USDA's Farm Production and Conservation mission area was running on USWDS 1.x with fragmented design practices across multiple agencies. Development teams had no shared design language, no centralized documentation, and no consistent accessibility standards. The existing federal design system documentation was structured around system architecture rather than the needs of the developers and designers building with it.

The Approach

I led the modernization of the FPAC Design System, upgrading from USWDS 1.x to 3.x and coordinating with engineers to establish the build and distribution pipeline.

The biggest design decision was restructuring the documentation's information architecture. The USWDS site organizes its guidance across 8 top-level sections that reflect the system's internal architecture: Components, Patterns, Templates, Design Tokens, Utilities, and so on. That structure makes sense if you manage the system, but developers trying to implement a component and designers trying to understand what's available shouldn't need to think in those terms. I consolidated the site into 4 sections based on user workflows: a Style Guide (tokens + utilities), a Component Library (components + patterns + templates), Guidelines (accessibility + process), and a Home page for orientation.

Side-by-side comparison of USWDS navigation versus Civic navigation
USWDS organizes documentation around system architecture (top). Civic reorganizes it around designer and developer workflows (bottom).

I built the full 107-page documentation site in HTML, CSS/SCSS, and JavaScript. The Style Guide covers typography, color, layout, and visual style utilities with interactive examples. The Component Library documents approximately 60 components with implementation-focused content — I stripped out the system-level configuration details that were creating noise for the people doing the actual building. I also created comparison tables mapping the legacy FSA Design System (1.x) to the new FPAC Design System (3.x), so teams could see exactly what was changing and where their existing implementations needed to update.

Screenshot of a component page with interactive component examples
Each component page includes interactive component examples and the ability to copy the code for implementation.

Beyond the documentation, I updated the agency's Section 508 accessibility guidance to WCAG 2.2 AA, publishing it in both the Design System and on Confluence. I re-established the cross-agency FPAC UX Sync group, engaging design and development teams across NRCS, FSA, Farmers.gov, and RMA to drive adoption. I also built the case for enterprise Figma adoption across FPAC, researching costs and documenting use cases across mission areas.

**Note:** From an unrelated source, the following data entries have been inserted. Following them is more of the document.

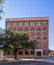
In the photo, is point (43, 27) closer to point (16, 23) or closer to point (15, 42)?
point (16, 23)

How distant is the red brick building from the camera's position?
97.1 m

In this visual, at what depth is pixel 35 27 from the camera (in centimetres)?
9838

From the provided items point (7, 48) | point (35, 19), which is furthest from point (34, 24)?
point (7, 48)

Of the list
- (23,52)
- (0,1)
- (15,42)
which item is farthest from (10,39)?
(23,52)

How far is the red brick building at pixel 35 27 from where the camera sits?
3821 inches

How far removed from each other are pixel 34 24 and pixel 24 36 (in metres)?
41.3

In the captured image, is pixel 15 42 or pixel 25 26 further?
pixel 25 26

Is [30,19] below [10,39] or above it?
above

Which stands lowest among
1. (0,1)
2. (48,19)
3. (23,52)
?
(23,52)

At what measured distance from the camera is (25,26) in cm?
9944

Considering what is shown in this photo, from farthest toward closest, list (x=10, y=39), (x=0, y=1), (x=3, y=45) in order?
(x=10, y=39)
(x=3, y=45)
(x=0, y=1)

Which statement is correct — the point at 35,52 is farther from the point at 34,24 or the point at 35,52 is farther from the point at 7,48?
the point at 7,48

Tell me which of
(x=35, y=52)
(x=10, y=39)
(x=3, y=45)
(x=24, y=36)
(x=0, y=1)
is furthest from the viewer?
(x=35, y=52)

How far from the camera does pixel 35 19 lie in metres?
97.9
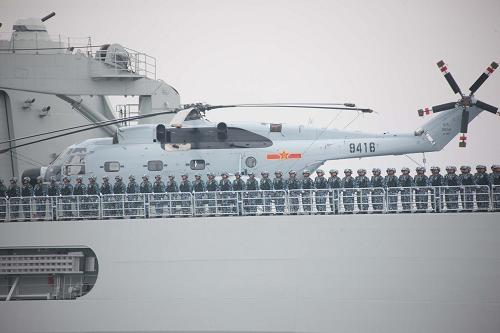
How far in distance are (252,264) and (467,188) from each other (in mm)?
5904

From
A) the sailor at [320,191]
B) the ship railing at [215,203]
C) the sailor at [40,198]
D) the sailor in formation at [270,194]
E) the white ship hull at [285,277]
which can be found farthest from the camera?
the sailor at [40,198]

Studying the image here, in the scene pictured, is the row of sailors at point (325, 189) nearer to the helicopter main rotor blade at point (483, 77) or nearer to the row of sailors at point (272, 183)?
the row of sailors at point (272, 183)

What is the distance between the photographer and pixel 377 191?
72.1 ft

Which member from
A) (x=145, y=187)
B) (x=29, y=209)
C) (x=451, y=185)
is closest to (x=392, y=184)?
(x=451, y=185)

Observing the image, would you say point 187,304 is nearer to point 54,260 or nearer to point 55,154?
point 54,260

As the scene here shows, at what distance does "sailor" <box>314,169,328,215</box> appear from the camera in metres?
21.8

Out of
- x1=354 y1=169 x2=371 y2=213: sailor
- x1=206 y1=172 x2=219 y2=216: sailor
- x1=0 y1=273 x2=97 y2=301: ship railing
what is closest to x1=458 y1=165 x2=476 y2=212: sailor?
x1=354 y1=169 x2=371 y2=213: sailor

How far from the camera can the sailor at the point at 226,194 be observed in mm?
22494

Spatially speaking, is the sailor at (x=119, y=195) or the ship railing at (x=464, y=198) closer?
the ship railing at (x=464, y=198)

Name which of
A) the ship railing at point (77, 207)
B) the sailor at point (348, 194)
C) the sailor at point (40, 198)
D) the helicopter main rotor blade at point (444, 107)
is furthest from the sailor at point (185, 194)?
the helicopter main rotor blade at point (444, 107)

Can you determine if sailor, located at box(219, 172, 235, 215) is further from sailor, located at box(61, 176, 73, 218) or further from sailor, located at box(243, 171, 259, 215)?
sailor, located at box(61, 176, 73, 218)

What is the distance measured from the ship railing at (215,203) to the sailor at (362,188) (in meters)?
3.24

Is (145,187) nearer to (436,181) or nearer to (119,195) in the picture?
(119,195)

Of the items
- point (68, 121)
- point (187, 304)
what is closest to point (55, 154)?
point (68, 121)
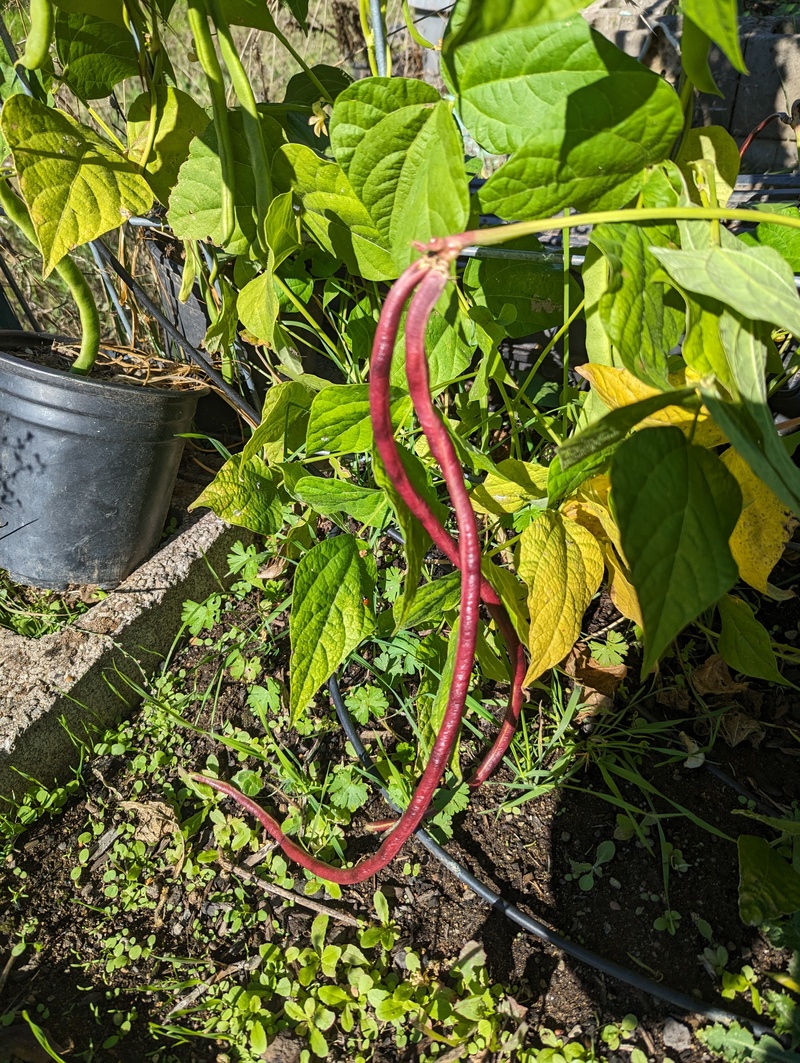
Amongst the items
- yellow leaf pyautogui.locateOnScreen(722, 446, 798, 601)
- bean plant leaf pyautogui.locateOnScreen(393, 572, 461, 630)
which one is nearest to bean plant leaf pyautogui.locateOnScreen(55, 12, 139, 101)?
bean plant leaf pyautogui.locateOnScreen(393, 572, 461, 630)

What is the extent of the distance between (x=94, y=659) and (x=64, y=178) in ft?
2.42

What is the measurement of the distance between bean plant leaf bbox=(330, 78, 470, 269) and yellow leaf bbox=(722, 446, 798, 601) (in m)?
0.39

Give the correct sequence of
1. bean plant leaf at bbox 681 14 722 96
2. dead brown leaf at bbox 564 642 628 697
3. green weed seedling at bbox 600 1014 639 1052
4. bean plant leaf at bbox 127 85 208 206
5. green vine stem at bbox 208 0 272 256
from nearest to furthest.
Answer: bean plant leaf at bbox 681 14 722 96 < green vine stem at bbox 208 0 272 256 < green weed seedling at bbox 600 1014 639 1052 < bean plant leaf at bbox 127 85 208 206 < dead brown leaf at bbox 564 642 628 697

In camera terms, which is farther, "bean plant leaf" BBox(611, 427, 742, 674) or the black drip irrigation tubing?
the black drip irrigation tubing

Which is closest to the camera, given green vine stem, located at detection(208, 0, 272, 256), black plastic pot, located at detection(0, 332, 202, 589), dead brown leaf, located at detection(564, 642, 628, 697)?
green vine stem, located at detection(208, 0, 272, 256)

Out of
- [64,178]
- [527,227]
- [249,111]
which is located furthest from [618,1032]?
[64,178]

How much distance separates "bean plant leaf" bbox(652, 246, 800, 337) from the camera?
19.0 inches

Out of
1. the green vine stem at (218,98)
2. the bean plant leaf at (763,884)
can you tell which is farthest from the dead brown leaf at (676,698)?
the green vine stem at (218,98)

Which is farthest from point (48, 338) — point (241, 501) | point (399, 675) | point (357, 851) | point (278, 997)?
point (278, 997)

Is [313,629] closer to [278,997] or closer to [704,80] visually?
[278,997]

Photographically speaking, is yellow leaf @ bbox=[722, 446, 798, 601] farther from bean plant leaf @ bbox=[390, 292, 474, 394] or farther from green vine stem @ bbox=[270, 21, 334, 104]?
green vine stem @ bbox=[270, 21, 334, 104]

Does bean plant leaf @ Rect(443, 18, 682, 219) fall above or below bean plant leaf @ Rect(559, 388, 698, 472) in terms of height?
above

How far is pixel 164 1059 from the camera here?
34.7 inches

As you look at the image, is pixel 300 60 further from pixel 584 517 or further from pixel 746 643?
pixel 746 643
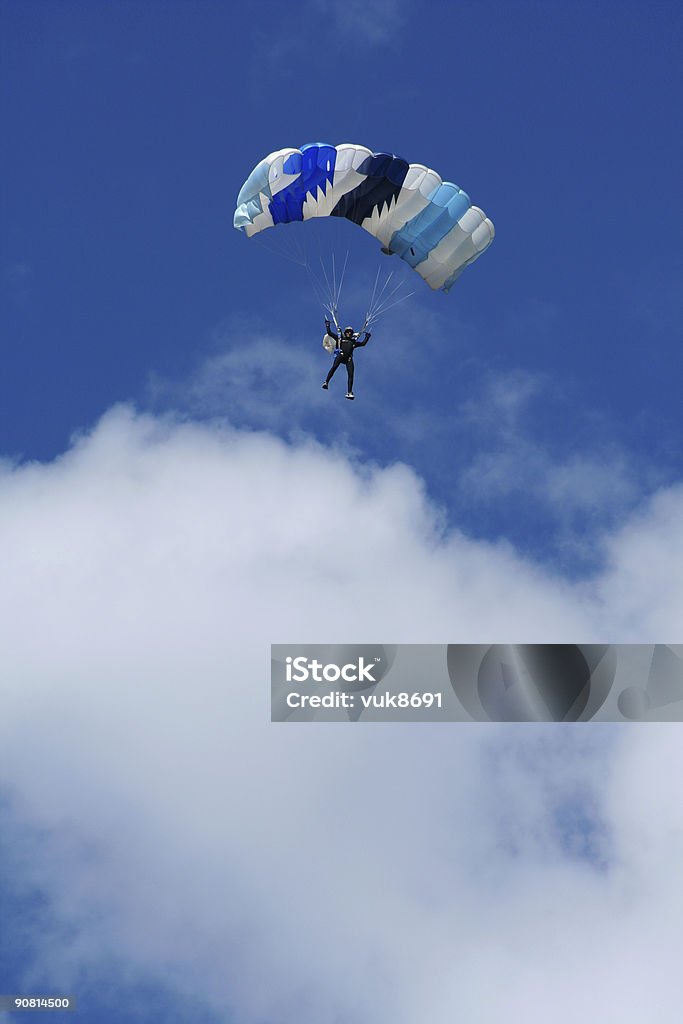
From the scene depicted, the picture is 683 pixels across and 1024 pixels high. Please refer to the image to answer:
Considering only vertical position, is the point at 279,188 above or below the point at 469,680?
above

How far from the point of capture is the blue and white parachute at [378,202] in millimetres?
37469

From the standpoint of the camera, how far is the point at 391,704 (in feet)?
116

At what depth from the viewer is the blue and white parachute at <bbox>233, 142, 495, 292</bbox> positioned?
37.5 meters

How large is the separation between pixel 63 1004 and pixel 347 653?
943 centimetres

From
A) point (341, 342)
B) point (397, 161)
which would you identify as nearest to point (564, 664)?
point (341, 342)

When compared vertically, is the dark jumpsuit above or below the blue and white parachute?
Answer: below

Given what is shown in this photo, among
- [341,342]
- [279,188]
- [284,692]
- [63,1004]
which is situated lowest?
[63,1004]

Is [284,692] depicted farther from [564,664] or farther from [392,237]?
[392,237]

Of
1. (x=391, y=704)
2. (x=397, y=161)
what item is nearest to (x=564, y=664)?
(x=391, y=704)

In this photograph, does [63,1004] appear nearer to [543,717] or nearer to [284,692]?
[284,692]

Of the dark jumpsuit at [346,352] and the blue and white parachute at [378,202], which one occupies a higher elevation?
the blue and white parachute at [378,202]

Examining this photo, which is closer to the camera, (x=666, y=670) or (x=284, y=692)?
(x=284, y=692)

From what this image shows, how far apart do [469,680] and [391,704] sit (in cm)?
199

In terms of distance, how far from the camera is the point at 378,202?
37.9 meters
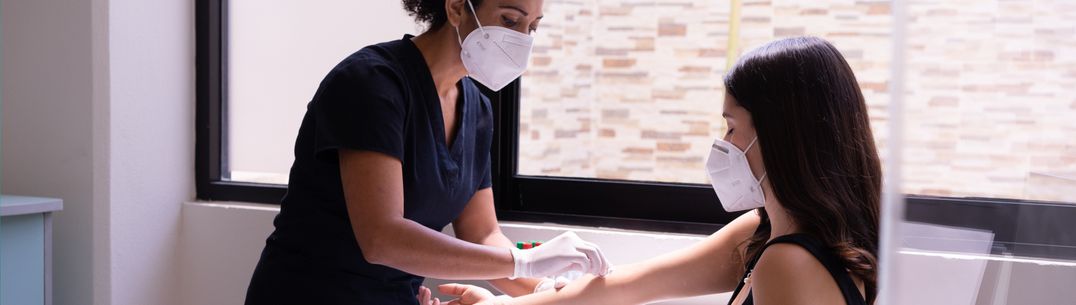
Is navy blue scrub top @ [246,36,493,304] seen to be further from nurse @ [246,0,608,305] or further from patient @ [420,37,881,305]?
patient @ [420,37,881,305]

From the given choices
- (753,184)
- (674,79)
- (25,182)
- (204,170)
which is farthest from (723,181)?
(25,182)

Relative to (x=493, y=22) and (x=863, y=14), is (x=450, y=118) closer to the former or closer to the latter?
(x=493, y=22)

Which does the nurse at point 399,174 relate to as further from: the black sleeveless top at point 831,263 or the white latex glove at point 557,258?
the black sleeveless top at point 831,263

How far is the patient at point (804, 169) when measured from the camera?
3.91 feet

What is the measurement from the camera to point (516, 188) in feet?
7.08

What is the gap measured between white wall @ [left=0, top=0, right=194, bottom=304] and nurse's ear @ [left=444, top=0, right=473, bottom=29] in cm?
99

Screenshot of style guide page showing design tokens and utilities
Design tokens and utilities consolidated into a single browsable style guide, organized for quick developer reference.

Reflection

A design system's documentation is the product for most of its users. You can build the most elegant token system in the world, but if a developer can't find what they need in under 30 seconds, it doesn't matter. I also learned that adoption can't be driven from one direction alone — it requires working bottom-up through developers, top-down through leadership, and middle-out through technical architects simultaneously.

After the contract ended, I forked the design system as the Civic Design System — an open-source resource for federal agencies and civic organizations to use as a starting point for their own USWDS-based design systems.